The notice there referred to is the one as to the time and place of fixing the compensation or assessing the damages and benefits, but the principles apply just as well to this case. Laws 1909, ch. 80, sec. 16, provides for notice of the time and place for assessing the damages to the landowner and ascertaining the benefits to him, but it fails expressly to require notice of the order, so that the landowner may proceed with his claim for compensation. It sufficiently does so, however, by the clearest implication. Why give him thirty days after the making of an order, of which he has no notice and may never have any?

But further discussion would be futile, as plaintiff had actual notice, as shown by his own conduct the next day, and his appearance before the board in the cause is a waiver of any formal notice to him by it. Penniman v. Daniel, 95 N.C. 341; Wheeler v. Cobb, 75 N.C. 21; S. v. Jones, 88 N.C. 683; Roberts v. Allman, 106 N.C. 391. This is the general rule, and is not affected by the fact that he may have made the wrong motion or proceeded otherwise improperly or erroneously, as will appear from the foregoing cases. The only inquiry that arises is, Did he have a fair opportunity to present his case? No doubt, if the plaintiffs had made their claim for compensation and a request (246) that proceedings be taken for that purpose, the board would have granted the application. If they had refused, they could have appealed, and if they had denied them this right, they then could have applied for remedial process to the Superior Court, and to the judge for an injunction meanwhile, if necessary to protect their rights pendente lite. Blair v. Coakley, 136 N.C. 405.

Laws 1909, ch. 80, sec. 16, gives the right of appeal from the finding of the jury as to the damages or benefits, but denies it as to the order of condemnation. We would suggest that hereafter the commissioners, or those having charge of such matters, give notice of the order of condemnation to those affected thereby, so that they may certainly know when they are expected to file their claim for compensation.

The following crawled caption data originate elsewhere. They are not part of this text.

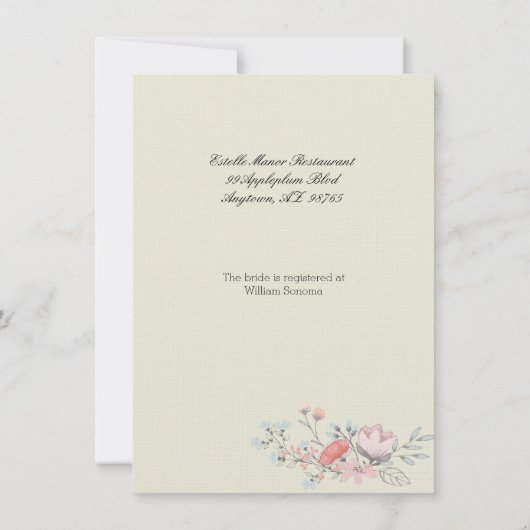 Floral Fancy Frame Nuptiale Douche invitation (Dos)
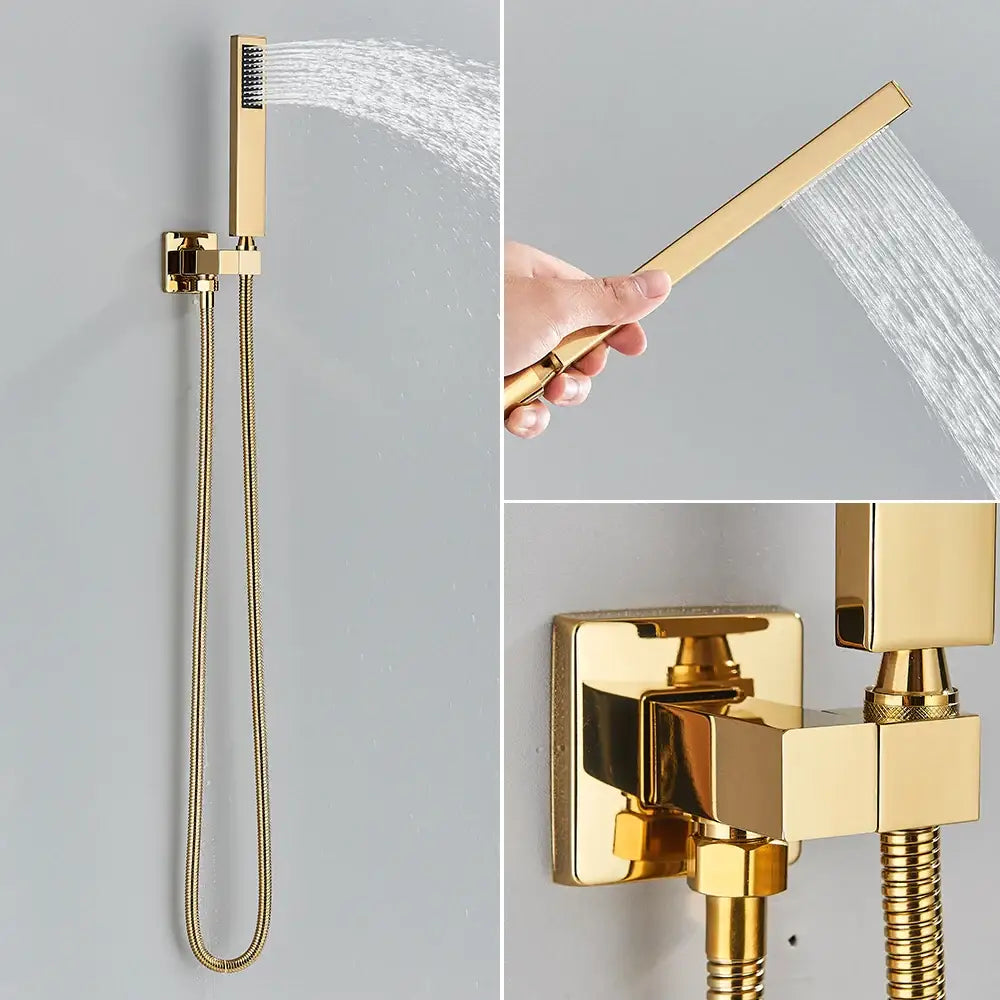 Modern gold stainless steel rainfall shower head set with a sleek square design and handheld nozzle for bathroom use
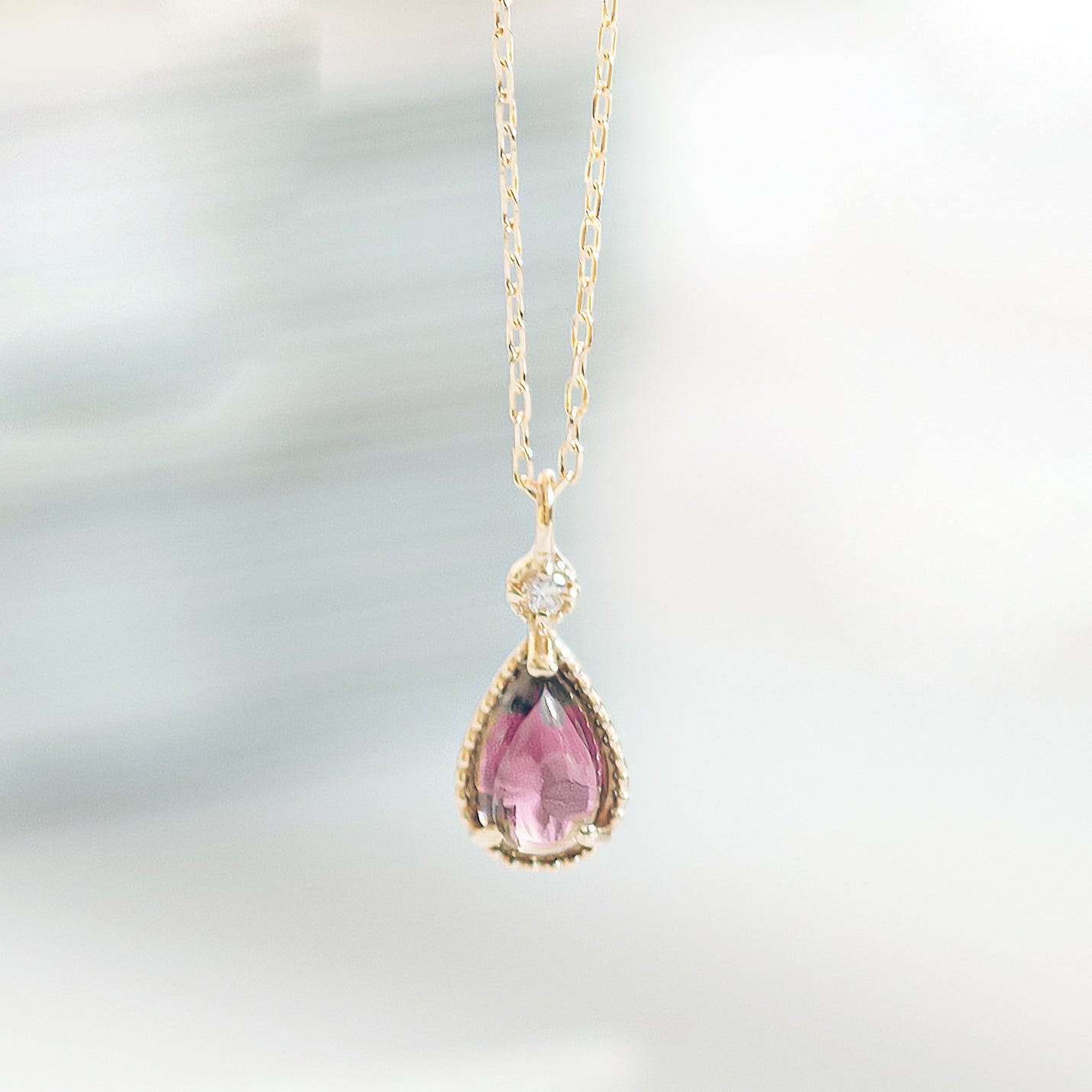 [Made to order] K10 rhodolite garnet necklace | 63-3303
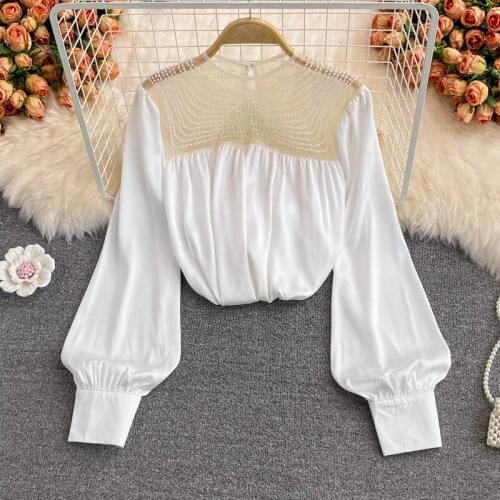 Sexy See Through Mesh Beading Women Blouse White Black O-neck Long Sleeve Shirt Spring Autumn Elegant Female Shirts Tops Blusas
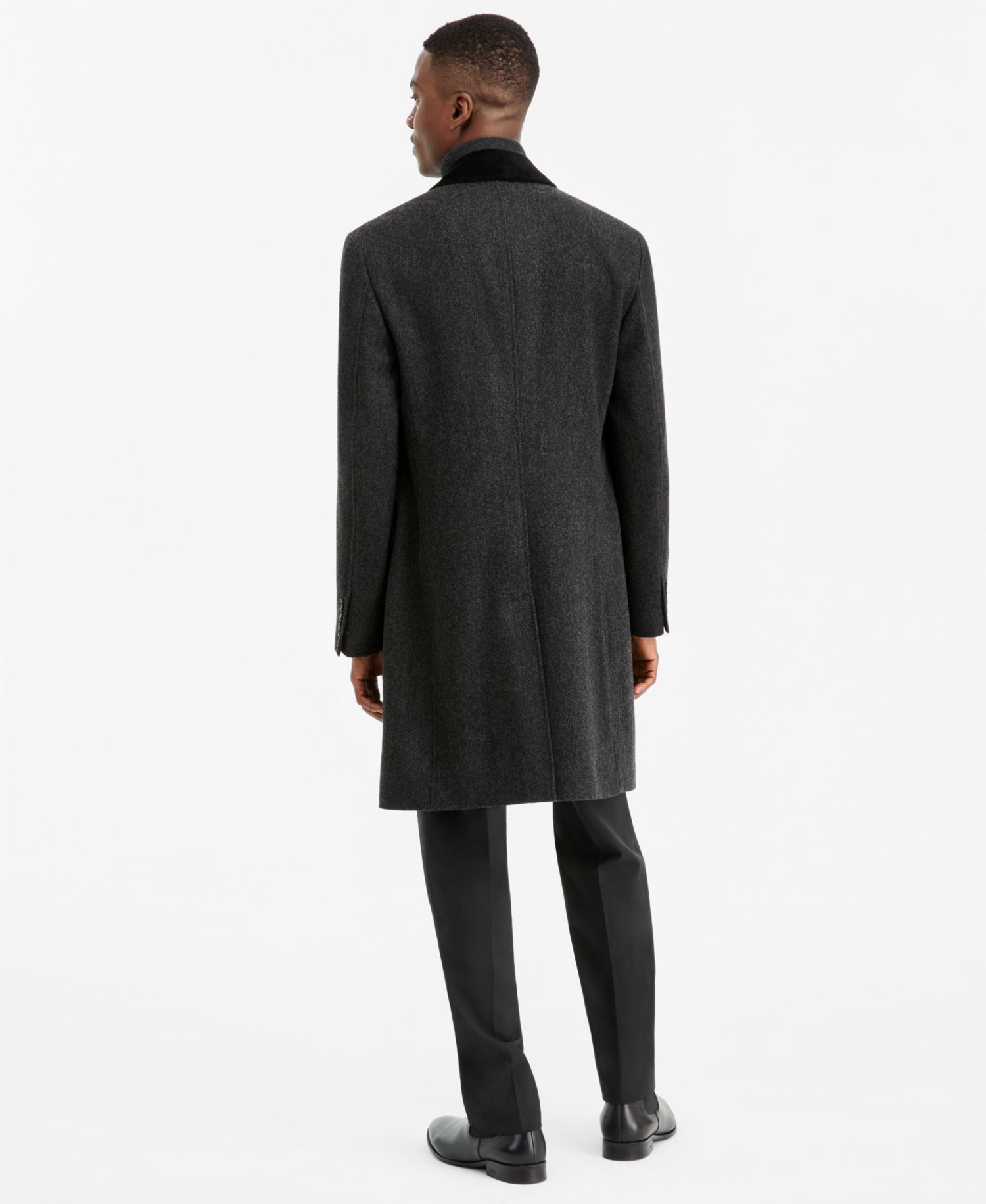 Men's Modern-Fit Herringbone Charcoal Overcoat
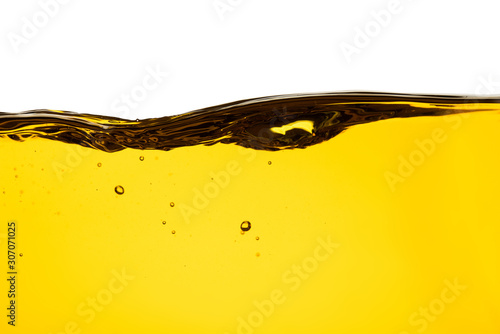 Fotografía Pouring oil car motor or olive vegetable cooking and bubble isolated on white ba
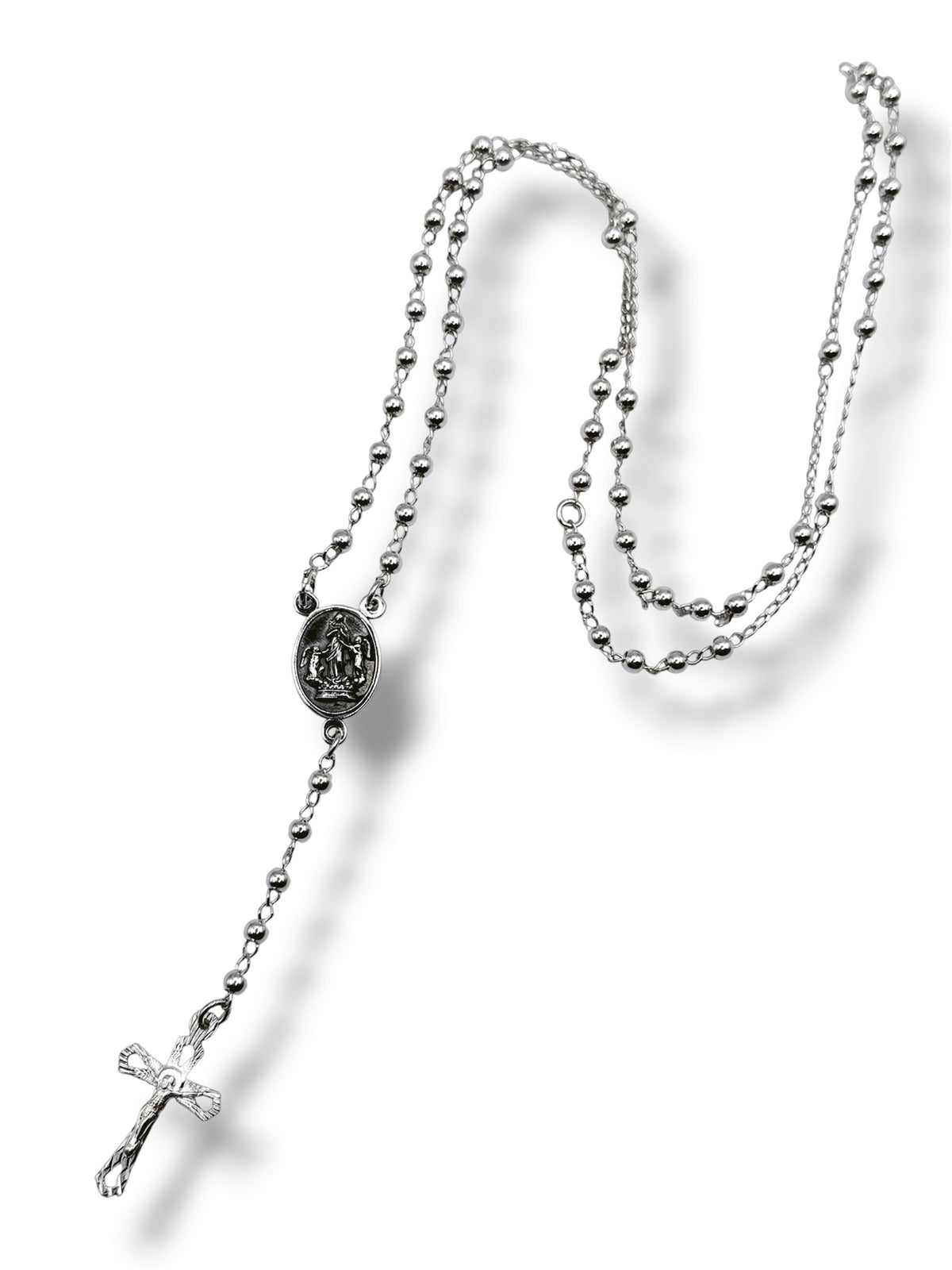 Rosario de plata .925 Virgen Desatanudos, 60 cm, con bolas plateadas y medalla de la Virgen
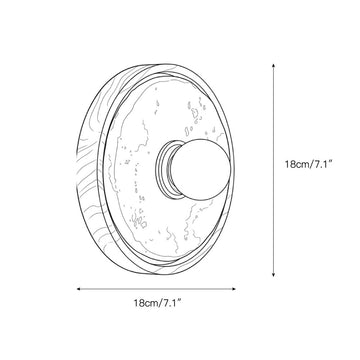Dario Travertine Wall Sconce – detail 3 — Dimension drawings 1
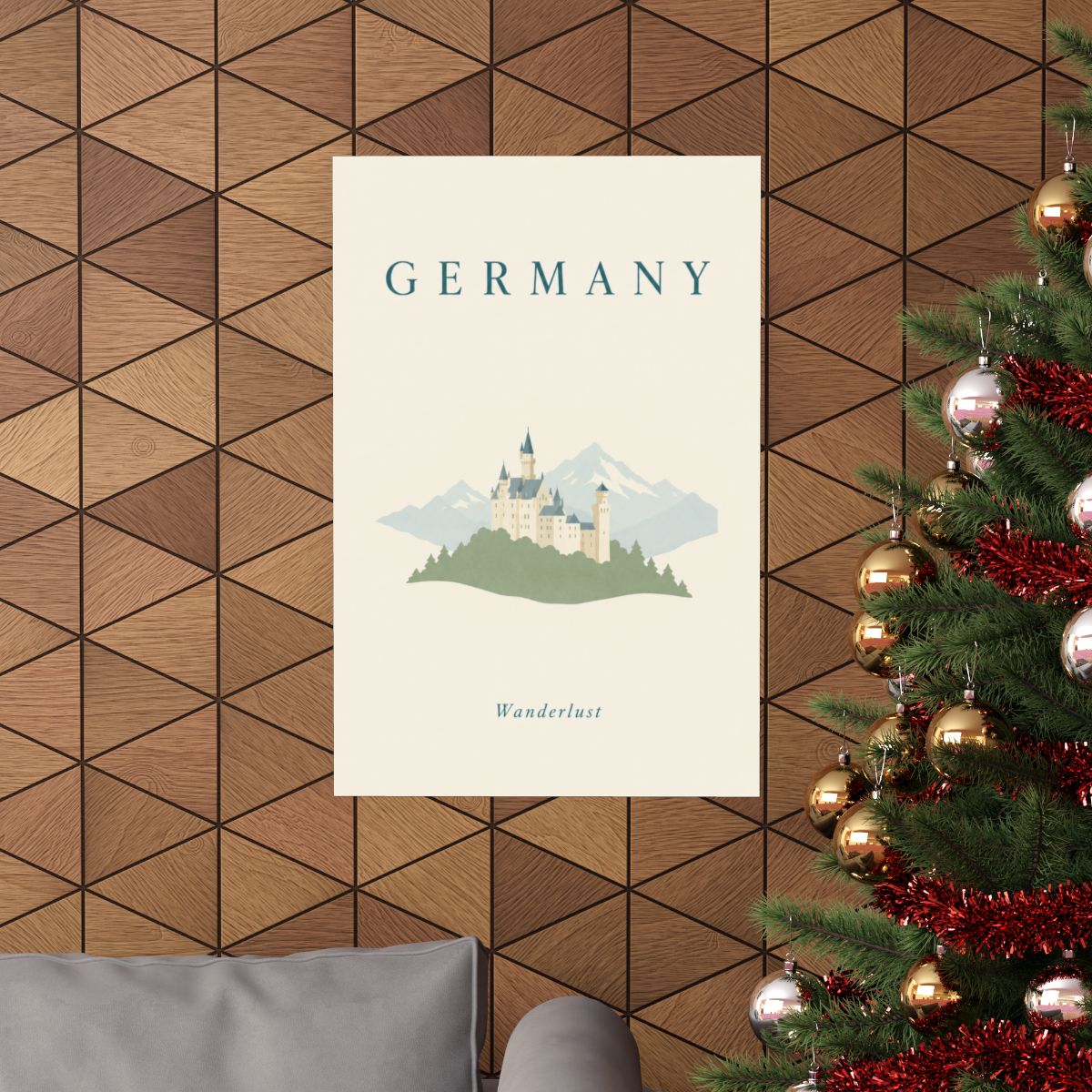 Germany Matte Poster | Bavarian Castle | Wanderlust | Country Travel Gift — context-1 — View 03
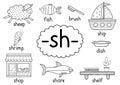 Sh digraph spelling rule black and white educational poster for kids Royalty Free Stock Photo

In this suit, as there appears to have been some doubt as to the proper course of procedure in such cases, we will direct that plaintiffs be allowed to file their claim for damages before the commissioners, or in such way as they may be advised, within thirty days after the certification of this opinion and the judgment of this Court to the court below, and the receipt of the certificate by the clerk of the latter court, that time having been considered reasonable by the Legislature. But this order is not, hereafter, to be taken as a precedent.

There was no error in the order denying the injunction.

Affirmed.

Cited: Wood v. Land Co., 165 N.C. 370; Bennett v. R. R., 170 N.C. 392.